> Supplied text:
%%
More bad news for those of you who have been bitten by deer ticks. Is there no wonder that treatment only for Lyme may not result in reduction of infection? Is there no wonder why chronic “Lyme’s” is so common?
Why doesn’t the medical community recognize this? Is it no wonder that Lyme’s sufferers frequently pursue alternative medicine that in many cases offers positive results?
Does anyone question why Obamacare and Medicare don’t recognize these alternative treatments despite their results?
The date is 2015 and it is about time that the medical community caught up with the times.
A Lyme Co-infection That Causes Cancer-Like Cells
by Jenna Seaver Posted on February 4, 2015
Theileria microti is a human disease caused by a microscopic parasite very similar to Babsia microti, a common co-infection of Lyme disease, so similar that the classification has been debated amongst scientists for over fifty years.
%%
Scene geometry reasoning data:
%%
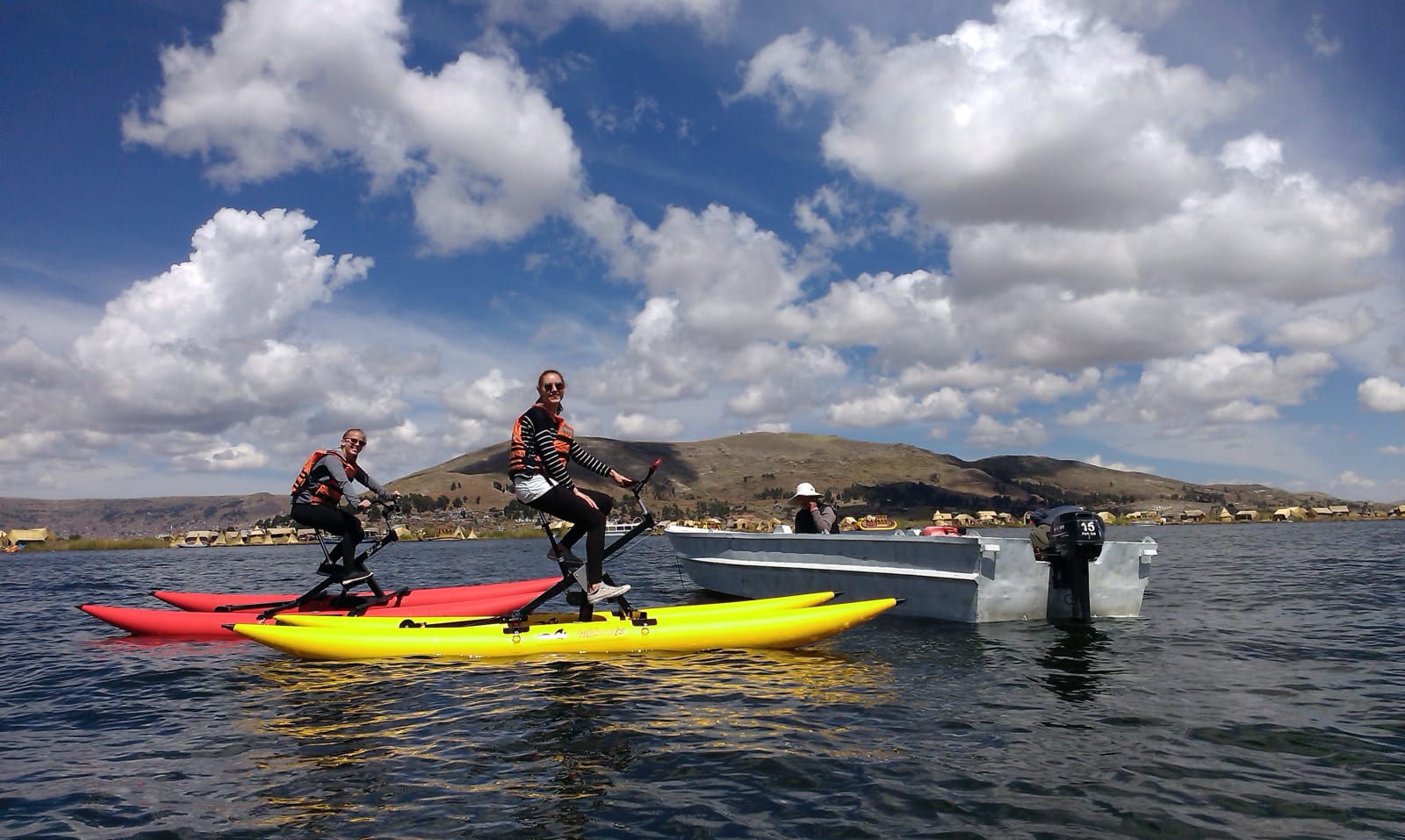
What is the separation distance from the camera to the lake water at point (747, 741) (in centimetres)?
516

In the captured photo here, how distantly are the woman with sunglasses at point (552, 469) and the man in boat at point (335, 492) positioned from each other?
4.27 metres

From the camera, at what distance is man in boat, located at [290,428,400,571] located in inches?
507

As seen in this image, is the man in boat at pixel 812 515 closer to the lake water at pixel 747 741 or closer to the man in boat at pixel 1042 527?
the lake water at pixel 747 741

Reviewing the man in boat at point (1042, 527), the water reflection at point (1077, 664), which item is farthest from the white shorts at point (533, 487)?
the man in boat at point (1042, 527)

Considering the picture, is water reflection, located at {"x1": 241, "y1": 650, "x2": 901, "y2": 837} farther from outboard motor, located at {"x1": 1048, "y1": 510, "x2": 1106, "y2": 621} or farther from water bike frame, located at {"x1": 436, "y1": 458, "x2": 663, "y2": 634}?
outboard motor, located at {"x1": 1048, "y1": 510, "x2": 1106, "y2": 621}

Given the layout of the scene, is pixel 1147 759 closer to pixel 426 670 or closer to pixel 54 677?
pixel 426 670

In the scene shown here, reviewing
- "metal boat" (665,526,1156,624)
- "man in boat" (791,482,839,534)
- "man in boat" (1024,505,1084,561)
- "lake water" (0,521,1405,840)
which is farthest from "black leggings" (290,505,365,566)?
"man in boat" (1024,505,1084,561)

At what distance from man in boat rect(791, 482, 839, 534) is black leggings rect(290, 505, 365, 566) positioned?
29.6ft

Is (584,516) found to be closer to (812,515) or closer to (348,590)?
(348,590)

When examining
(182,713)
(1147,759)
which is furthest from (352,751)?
(1147,759)

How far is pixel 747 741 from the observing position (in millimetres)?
6773

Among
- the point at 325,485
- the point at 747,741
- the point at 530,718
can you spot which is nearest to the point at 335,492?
the point at 325,485

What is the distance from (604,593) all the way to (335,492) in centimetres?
599

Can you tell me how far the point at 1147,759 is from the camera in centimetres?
618
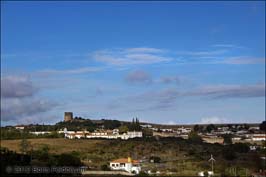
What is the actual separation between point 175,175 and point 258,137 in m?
88.7

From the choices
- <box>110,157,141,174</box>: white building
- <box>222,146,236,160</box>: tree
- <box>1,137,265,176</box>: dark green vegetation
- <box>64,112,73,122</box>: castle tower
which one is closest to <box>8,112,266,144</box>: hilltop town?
<box>64,112,73,122</box>: castle tower

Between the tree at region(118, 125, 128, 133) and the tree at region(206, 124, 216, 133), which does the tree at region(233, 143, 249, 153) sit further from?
the tree at region(206, 124, 216, 133)

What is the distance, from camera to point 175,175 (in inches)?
2408

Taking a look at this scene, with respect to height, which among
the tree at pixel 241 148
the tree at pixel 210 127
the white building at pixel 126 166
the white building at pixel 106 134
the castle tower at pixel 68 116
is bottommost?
the white building at pixel 126 166

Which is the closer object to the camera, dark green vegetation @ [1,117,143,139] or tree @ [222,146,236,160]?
tree @ [222,146,236,160]

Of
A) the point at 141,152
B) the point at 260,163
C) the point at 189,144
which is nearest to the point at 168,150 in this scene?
the point at 141,152

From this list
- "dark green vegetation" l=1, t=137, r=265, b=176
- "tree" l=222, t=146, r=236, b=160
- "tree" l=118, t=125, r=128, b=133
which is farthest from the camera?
"tree" l=118, t=125, r=128, b=133

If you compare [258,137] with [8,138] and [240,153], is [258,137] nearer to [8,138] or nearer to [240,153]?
[240,153]

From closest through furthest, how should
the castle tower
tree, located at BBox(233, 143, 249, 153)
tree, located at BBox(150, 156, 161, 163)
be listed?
tree, located at BBox(150, 156, 161, 163) < tree, located at BBox(233, 143, 249, 153) < the castle tower

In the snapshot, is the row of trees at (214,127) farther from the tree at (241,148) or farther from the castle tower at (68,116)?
the tree at (241,148)

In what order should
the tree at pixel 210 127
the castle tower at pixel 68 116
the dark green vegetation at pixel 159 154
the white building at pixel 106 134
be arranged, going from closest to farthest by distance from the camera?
the dark green vegetation at pixel 159 154 → the white building at pixel 106 134 → the castle tower at pixel 68 116 → the tree at pixel 210 127

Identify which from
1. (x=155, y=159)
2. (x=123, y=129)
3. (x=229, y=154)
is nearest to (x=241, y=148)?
(x=229, y=154)

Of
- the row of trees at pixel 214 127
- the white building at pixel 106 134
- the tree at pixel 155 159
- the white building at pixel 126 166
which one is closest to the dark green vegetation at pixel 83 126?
the white building at pixel 106 134

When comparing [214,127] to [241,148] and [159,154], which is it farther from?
[159,154]
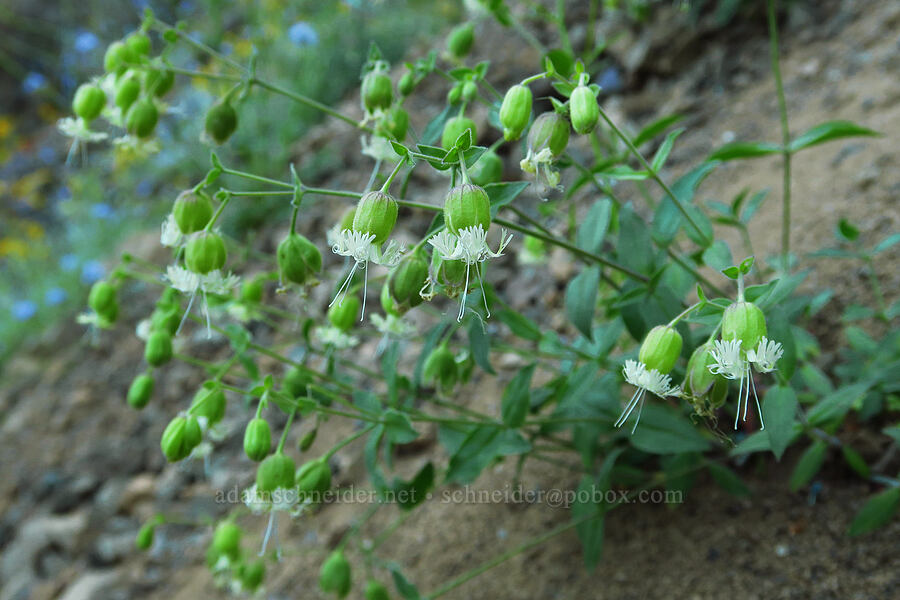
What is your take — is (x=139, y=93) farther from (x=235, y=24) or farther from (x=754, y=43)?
(x=235, y=24)

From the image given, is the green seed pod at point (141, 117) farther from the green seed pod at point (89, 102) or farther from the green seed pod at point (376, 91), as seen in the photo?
the green seed pod at point (376, 91)

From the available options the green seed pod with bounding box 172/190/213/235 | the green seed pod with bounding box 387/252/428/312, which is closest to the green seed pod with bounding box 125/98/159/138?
the green seed pod with bounding box 172/190/213/235

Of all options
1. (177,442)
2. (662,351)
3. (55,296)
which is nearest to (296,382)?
(177,442)

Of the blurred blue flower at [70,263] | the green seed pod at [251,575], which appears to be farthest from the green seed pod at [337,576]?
the blurred blue flower at [70,263]

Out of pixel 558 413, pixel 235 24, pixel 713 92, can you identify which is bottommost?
pixel 558 413

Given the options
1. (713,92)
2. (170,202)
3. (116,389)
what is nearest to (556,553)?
(713,92)

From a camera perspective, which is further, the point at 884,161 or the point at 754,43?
the point at 754,43
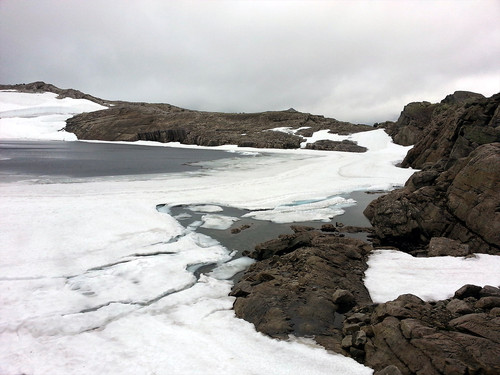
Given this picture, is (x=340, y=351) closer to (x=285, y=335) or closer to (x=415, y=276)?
(x=285, y=335)

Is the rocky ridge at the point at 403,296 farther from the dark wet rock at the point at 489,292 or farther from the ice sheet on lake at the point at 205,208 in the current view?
the ice sheet on lake at the point at 205,208

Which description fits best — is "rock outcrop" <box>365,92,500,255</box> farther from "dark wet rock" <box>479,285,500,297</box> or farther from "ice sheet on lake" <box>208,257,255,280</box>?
"ice sheet on lake" <box>208,257,255,280</box>

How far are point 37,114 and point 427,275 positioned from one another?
119m

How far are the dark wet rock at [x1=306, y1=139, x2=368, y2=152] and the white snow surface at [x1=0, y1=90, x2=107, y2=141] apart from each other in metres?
65.1

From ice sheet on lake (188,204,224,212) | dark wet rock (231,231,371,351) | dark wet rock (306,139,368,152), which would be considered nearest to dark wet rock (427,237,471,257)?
dark wet rock (231,231,371,351)

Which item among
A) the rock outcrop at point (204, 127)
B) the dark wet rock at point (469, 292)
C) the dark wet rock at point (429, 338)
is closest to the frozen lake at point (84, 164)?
the dark wet rock at point (429, 338)

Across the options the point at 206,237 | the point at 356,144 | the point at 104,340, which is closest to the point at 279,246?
the point at 206,237

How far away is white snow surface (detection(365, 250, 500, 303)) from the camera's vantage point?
7016 millimetres

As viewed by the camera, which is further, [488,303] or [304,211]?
[304,211]

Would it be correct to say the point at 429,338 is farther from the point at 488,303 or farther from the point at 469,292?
the point at 469,292

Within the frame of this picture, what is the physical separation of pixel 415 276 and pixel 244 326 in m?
4.49

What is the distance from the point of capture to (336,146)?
5819 centimetres

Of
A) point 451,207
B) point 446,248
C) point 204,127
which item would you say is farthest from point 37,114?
point 446,248

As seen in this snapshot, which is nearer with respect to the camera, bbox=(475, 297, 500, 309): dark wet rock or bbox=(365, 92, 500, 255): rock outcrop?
bbox=(475, 297, 500, 309): dark wet rock
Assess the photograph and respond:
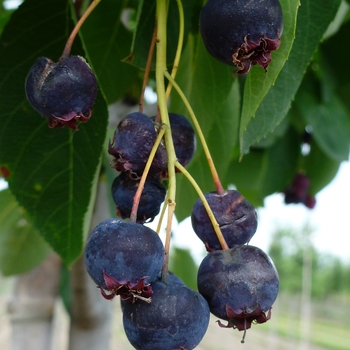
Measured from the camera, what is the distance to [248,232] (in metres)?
0.59

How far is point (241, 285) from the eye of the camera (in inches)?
20.4

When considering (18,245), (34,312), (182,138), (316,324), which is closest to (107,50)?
(182,138)

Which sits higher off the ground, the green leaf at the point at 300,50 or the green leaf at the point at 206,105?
the green leaf at the point at 300,50

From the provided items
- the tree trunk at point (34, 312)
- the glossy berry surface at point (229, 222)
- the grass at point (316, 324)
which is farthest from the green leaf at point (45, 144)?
the grass at point (316, 324)

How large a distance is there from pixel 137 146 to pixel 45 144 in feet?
0.88

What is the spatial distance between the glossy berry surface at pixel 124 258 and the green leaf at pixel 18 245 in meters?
1.13

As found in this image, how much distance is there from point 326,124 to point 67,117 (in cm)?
117

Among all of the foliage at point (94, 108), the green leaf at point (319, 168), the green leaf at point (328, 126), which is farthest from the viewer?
the green leaf at point (319, 168)

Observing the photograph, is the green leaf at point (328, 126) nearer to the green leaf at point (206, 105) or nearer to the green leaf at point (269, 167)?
the green leaf at point (269, 167)

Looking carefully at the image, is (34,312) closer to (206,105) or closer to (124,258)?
(206,105)

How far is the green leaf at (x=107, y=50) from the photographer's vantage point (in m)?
1.09

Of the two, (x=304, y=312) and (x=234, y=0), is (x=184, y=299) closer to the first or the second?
(x=234, y=0)

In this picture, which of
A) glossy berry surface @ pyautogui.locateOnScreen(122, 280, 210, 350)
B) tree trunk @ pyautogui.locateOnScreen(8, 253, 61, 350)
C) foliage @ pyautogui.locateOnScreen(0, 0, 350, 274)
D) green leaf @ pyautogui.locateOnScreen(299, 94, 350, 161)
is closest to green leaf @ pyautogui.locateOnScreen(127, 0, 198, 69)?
foliage @ pyautogui.locateOnScreen(0, 0, 350, 274)

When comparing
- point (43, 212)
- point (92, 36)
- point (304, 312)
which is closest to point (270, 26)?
point (43, 212)
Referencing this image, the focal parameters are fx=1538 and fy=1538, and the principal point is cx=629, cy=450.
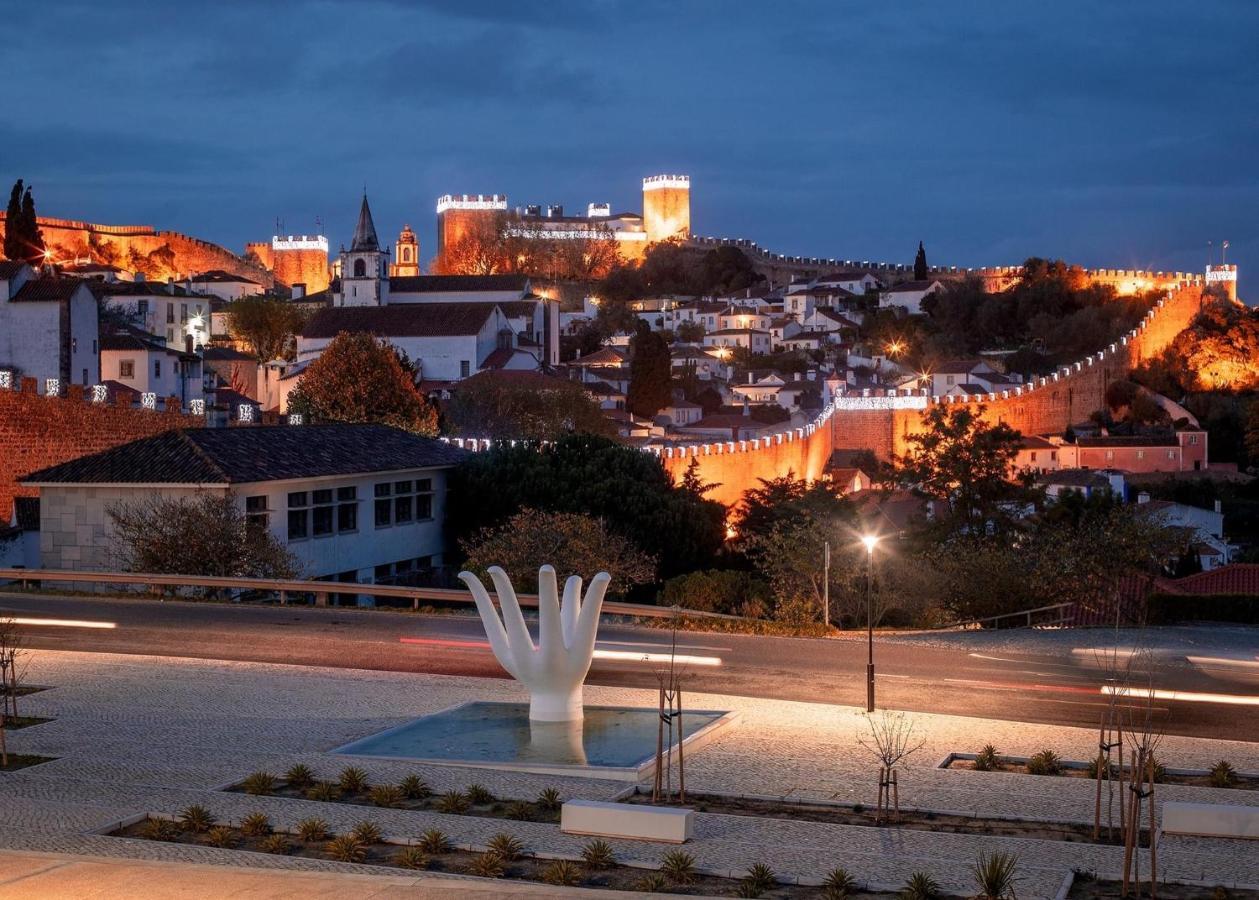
%%
> Exercise instructions:
a: In the text on Lyme co-infections, how long have scientists debated the classification of Theileria microti?
b: Translate this sentence from the text on Lyme co-infections into Spanish: "The date is 2015 and it is about time that the medical community caught up with the times."
c: Pick up the text on Lyme co-infections right after its last sentence and carry it on.

> Answers by task:
a: For over fifty years.

b: Estamos en 2015 y ya es hora de que la comunidad médica se ponga al día con los tiempos.

c:
Not surprisingly, T. microti is transmitted by deer ticks. What IS surprising is that it has not been mentioned as a possible co-infection of Lyme disease even though it can be fatal if it is not diagnosed.
It is a parasitic blood-borne piroplasm and was previously in the taxonomic genus Babesia, as Babesia microti, until the last decade when ribosomal RNA comparisons placed it in the sister genus Theileria. However, in 2012, after the Babesia microti genome was sequenced, it was discovered that Theileria microti does not belong to the either of the established genera – Babesia or Theleria – but instead belongs to a separate genus. Another mystery bug!!
Theleria microti can be transmitted by blood transfusion as well as a tick bite (just like Babesia), and the mortality rate is estimated to be between 3 and 28%. Most severe cases occur in people over the age of 50 years or those who have spleen dysfunction, cancer, HIV or who are on an immunosuppressive therapy.
The majority of patients experience mild to moderate malaria-like symptoms; however, in severe cases, the disease may be associated with respiratory failure, multi-organ system dysfunction and/or coma.
It has long been known from studying the effects of Theileria in cattle that the parasite infects blood cells and somehow causes a cancer-like cellular growth, but the reasons were not understood until recently.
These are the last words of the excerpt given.